U.S. SEC revamps crypto rules

The U.S. Securities and Exchange Commission (SEC) announced on Thursday the rescission of Staff Accounting Bulletin (SAB) No. 121, marking a pivotal regulatory change for the crypto industry.
This decision, led by Commissioner Hester Peirce and the agency’s new crypto task force, signals a shift toward simplifying compliance requirements for companies handling digital assets.
SAB 121, introduced in March 2022, mandated companies to record both a liability and a corresponding asset for cryptocurrency holdings managed on behalf of users. Critics, including Peirce, viewed this approach as overly complex and unfairly burdensome for crypto platforms compared to traditional financial institutions.

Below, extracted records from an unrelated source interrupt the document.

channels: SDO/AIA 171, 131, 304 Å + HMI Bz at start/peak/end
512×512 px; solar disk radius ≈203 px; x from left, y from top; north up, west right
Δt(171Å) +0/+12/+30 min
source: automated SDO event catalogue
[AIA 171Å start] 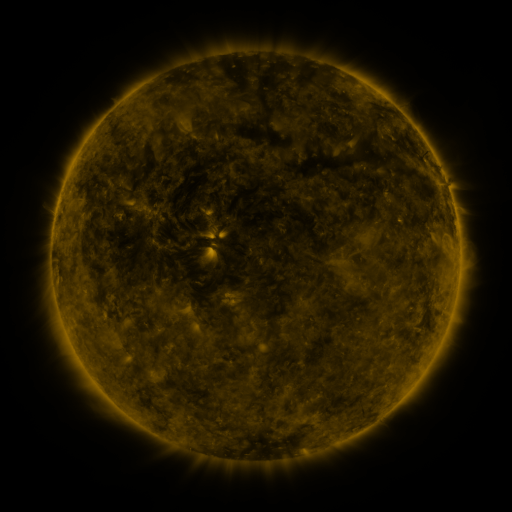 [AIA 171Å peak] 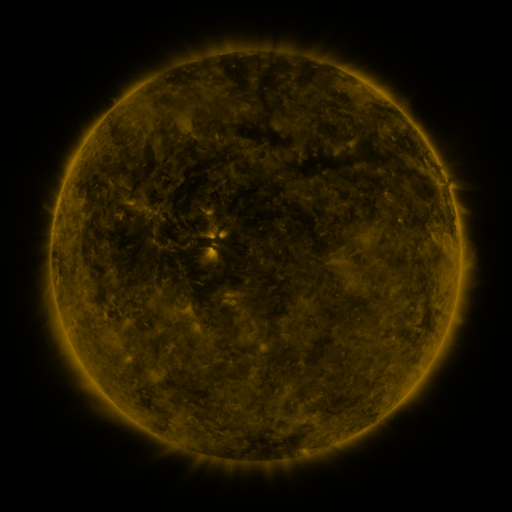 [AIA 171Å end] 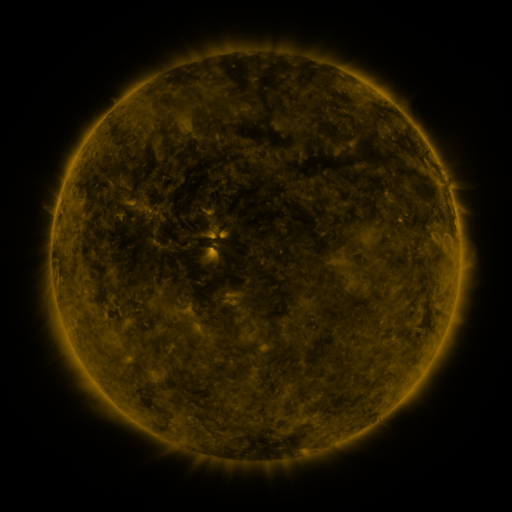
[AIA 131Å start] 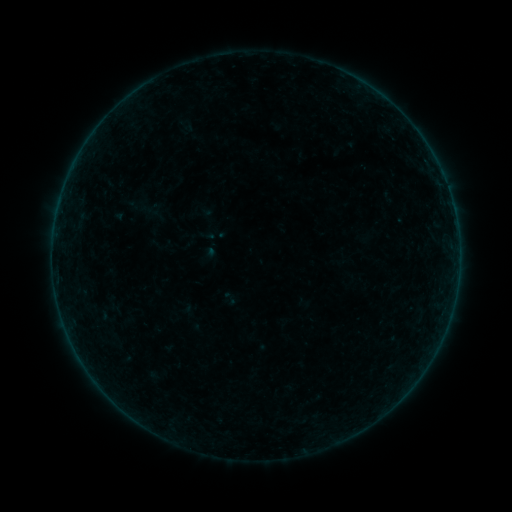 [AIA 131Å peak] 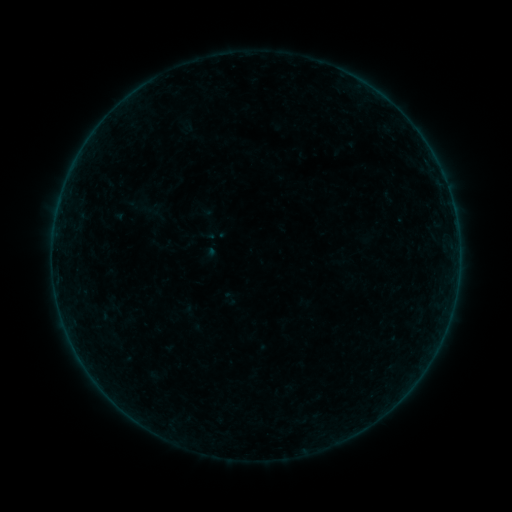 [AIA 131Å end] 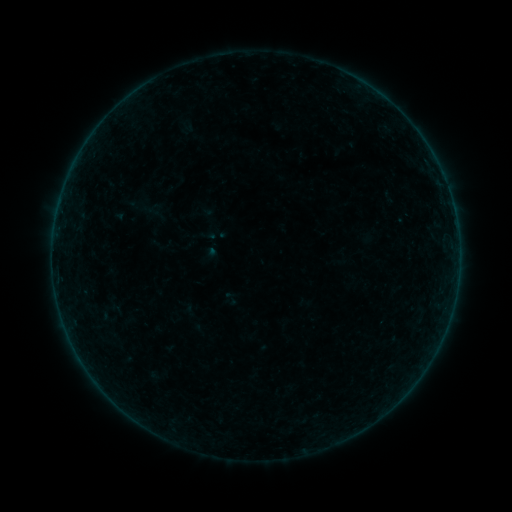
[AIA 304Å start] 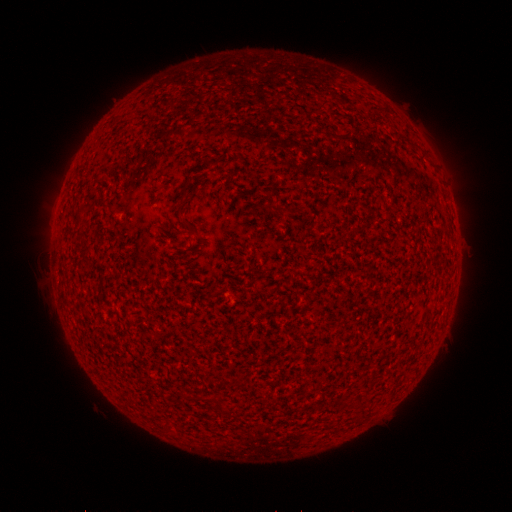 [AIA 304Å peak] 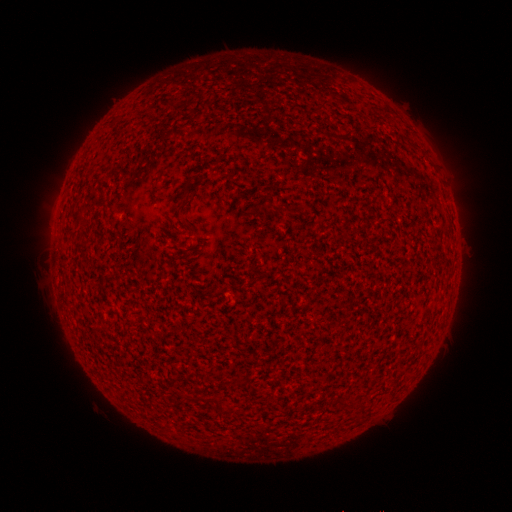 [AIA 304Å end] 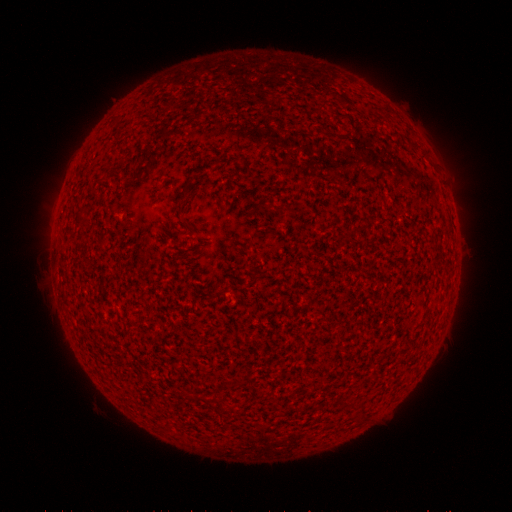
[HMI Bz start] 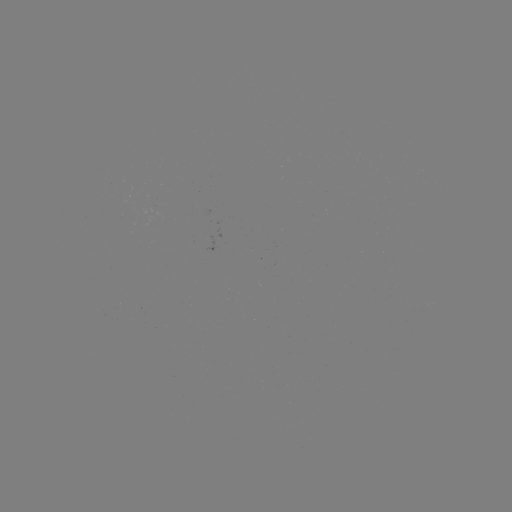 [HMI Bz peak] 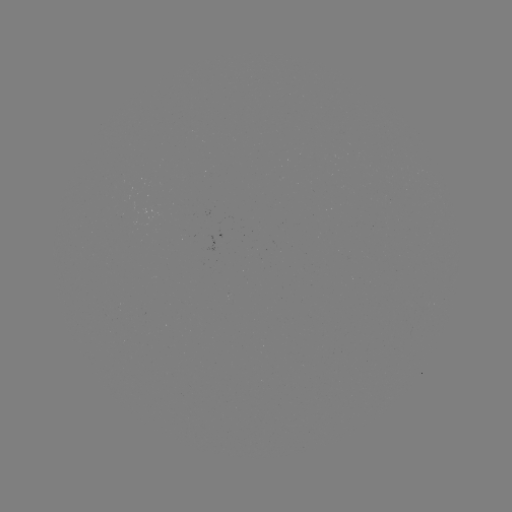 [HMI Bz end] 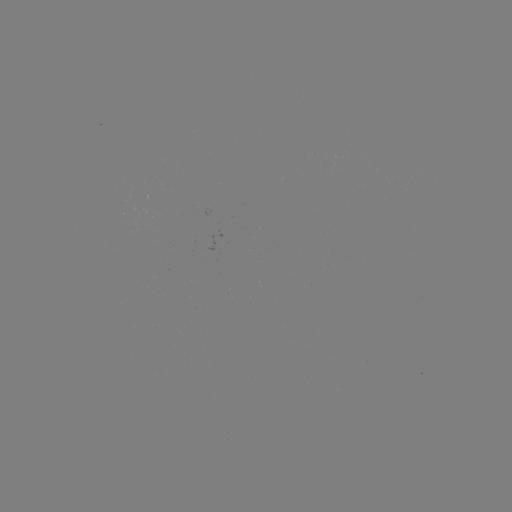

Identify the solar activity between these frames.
no classed flare was catalogued and no EUV brightening was flagged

Under the revised guidelines, companies will assess their safeguarding obligations using broader accounting standards, such as U.S. Generally Accepted Accounting Principles (GAAP) contingency rules and International Financial Reporting Standards (IFRS). These updates apply retroactively to fiscal years beginning after December 15, 2024, though early adoption is permitted.
Implications for the U.S. crypto market
Industry leaders view this development as a potential turning point for cryptocurrency adoption in the United States. Kristin Smith of the Blockchain Association highlighted the move as an opportunity to unlock new market potential, particularly as interest in digital assets like Bitcoin and Ethereum continues to grow.

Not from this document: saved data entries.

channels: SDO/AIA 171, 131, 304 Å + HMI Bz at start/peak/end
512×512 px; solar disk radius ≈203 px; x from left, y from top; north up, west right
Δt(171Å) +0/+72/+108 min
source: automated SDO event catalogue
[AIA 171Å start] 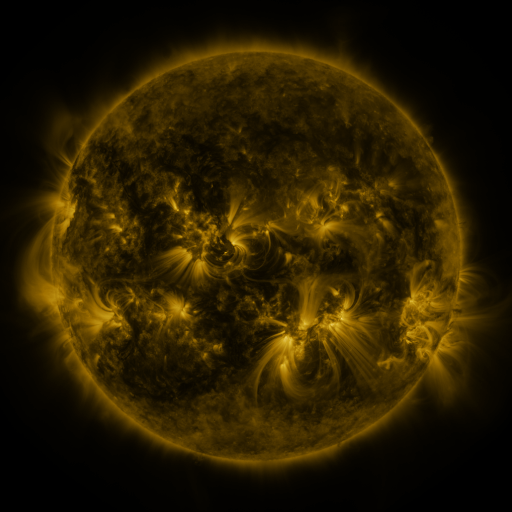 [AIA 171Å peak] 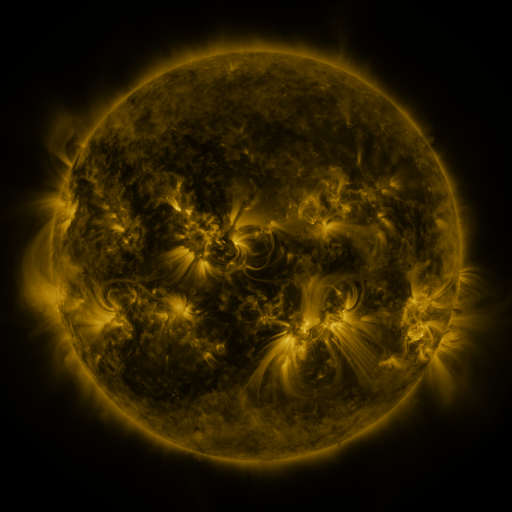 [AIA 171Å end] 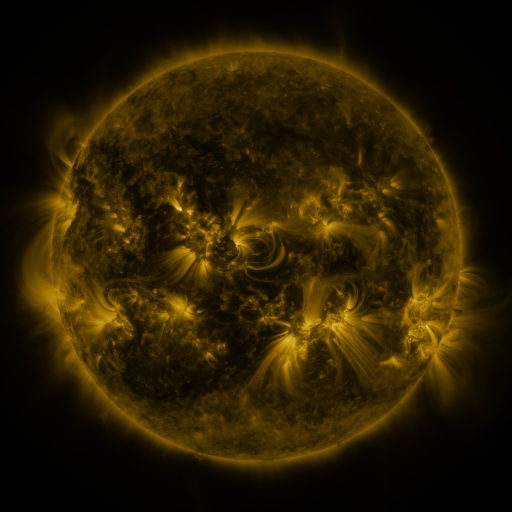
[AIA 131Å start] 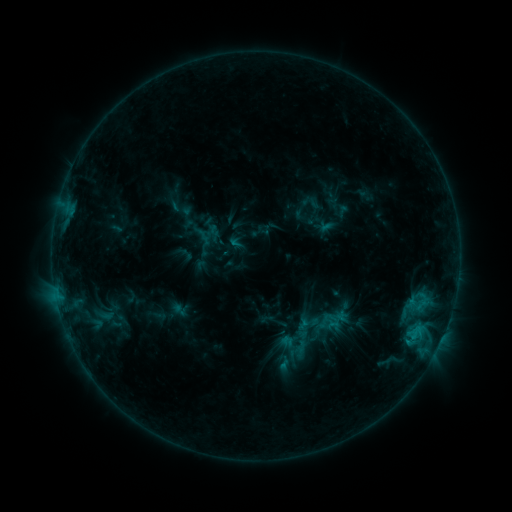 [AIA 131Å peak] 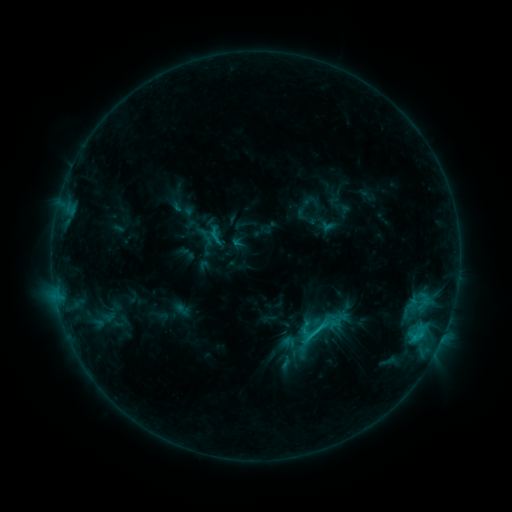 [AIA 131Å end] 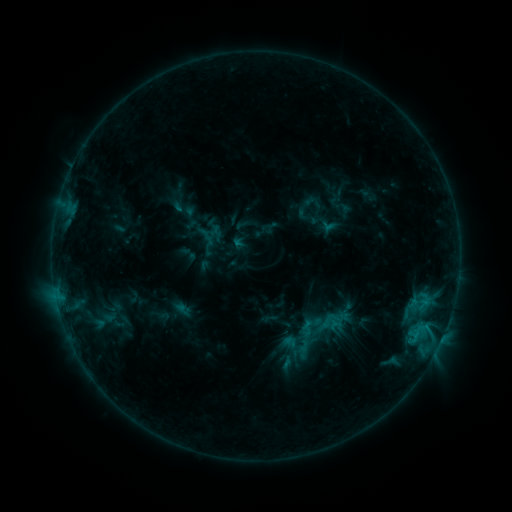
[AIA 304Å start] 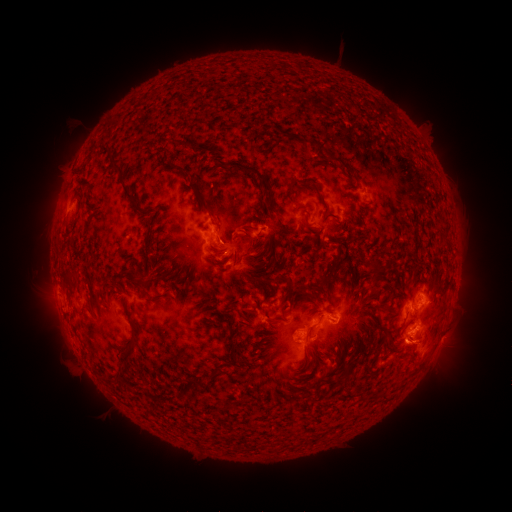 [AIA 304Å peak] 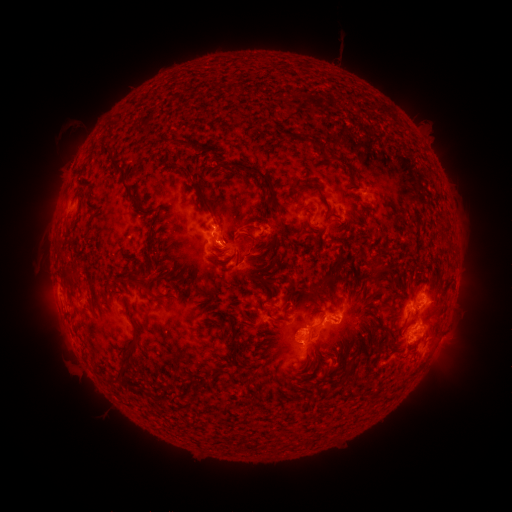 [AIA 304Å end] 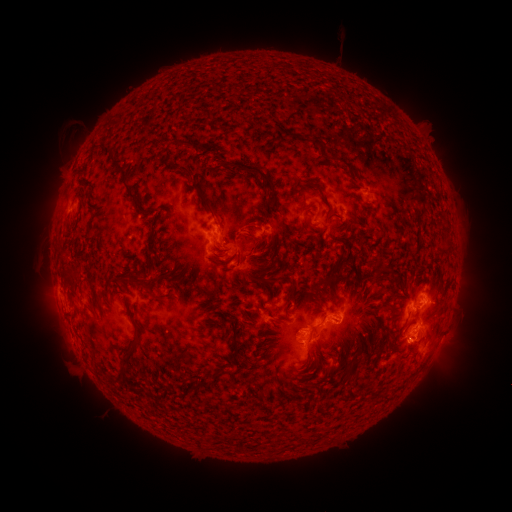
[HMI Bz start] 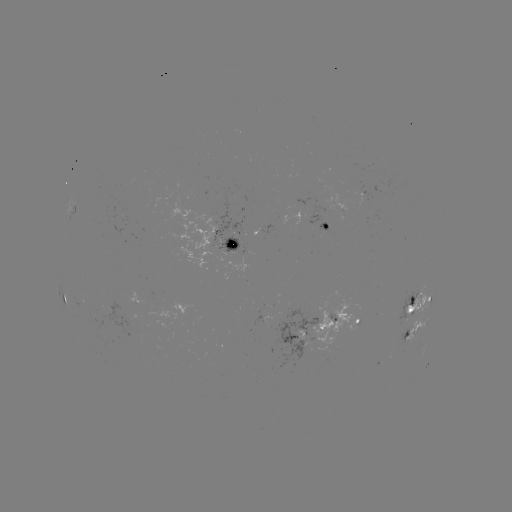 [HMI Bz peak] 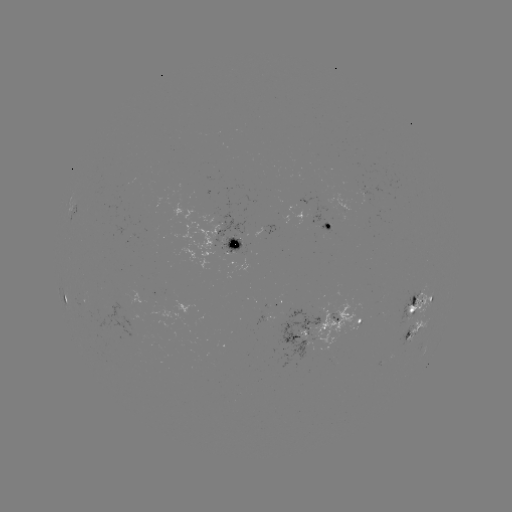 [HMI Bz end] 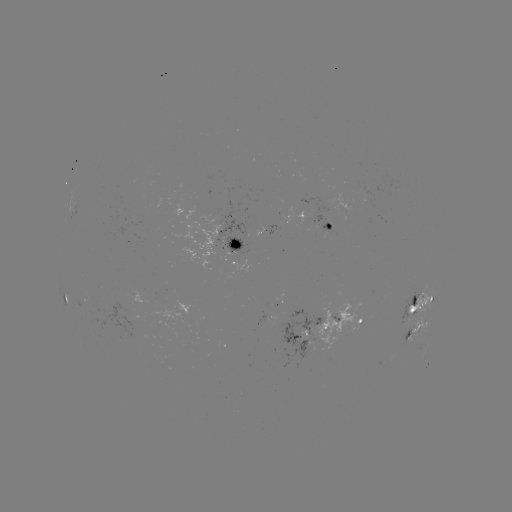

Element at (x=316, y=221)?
emerging-flux region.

While spot ETFs for Bitcoin and Ethereum are now trading on Wall Street, regulatory uncertainty and associated risks have kept many U.S. investors and businesses on the sidelines. The SEC’s decision to streamline crypto accounting rules could reduce barriers and encourage broader participation in the digital asset economy.
As the regulatory environment evolves, the SEC’s actions are likely to shape the future of crypto innovation and integration into the mainstream financial system.